We are all aware that in-n-out pays better than say McDonalds as a whole it is also true that the tenure of in-n-out employees is dramatically longer than the average fast food restaurant..........This goes to increased productivity.
It is also true that in-n-out has a much more limited menu..........this goes to increased productivity, less spoilage and lower food costs due to many other factors.
In-n-out locations drive a much higher customer flow per square footage vs. any other FF chain in the entire country......goes to greatly reduced costs as well.

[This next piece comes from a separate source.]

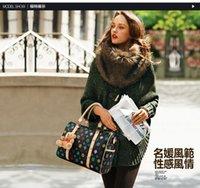 Wholesale New wave of European and American fashion leather handbags Mobile Messenger bag retro letters Boston leather handbags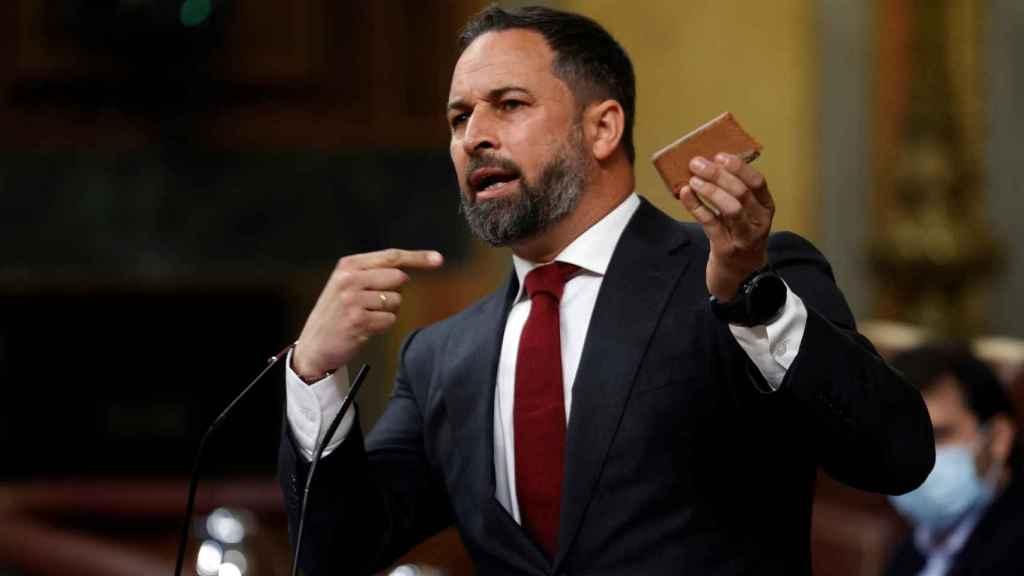 Santiago Abascal muestra en el estrado del Congreso uno de los adoquines arrojados en Vallecas.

Now I'm sure there are many other things that are different between various FF companies but I can tell you for a fact (personally owning 2 FF restaurants) that labor is approx. 26-30% at our operation and we manage this very closely......if our labor costs were to increase to $15 an hour it would drive our labor costs up ~18% of revenues including all the "fringe" costs involved and we would not have a means of increasing productivity to compensate.
Additionally all of our suppliers (who pay primarily MW) also would have to raise their prices. Insurance costs for Workers Comp would also raise as these are based wages paid......and on and on and on.
Bottom line is that you can't just say "X dos this so everybody should be able to do that......because while it can sometimes be true .........in most cases you just can't know unless you have ALL the facts in evidence when making such statements.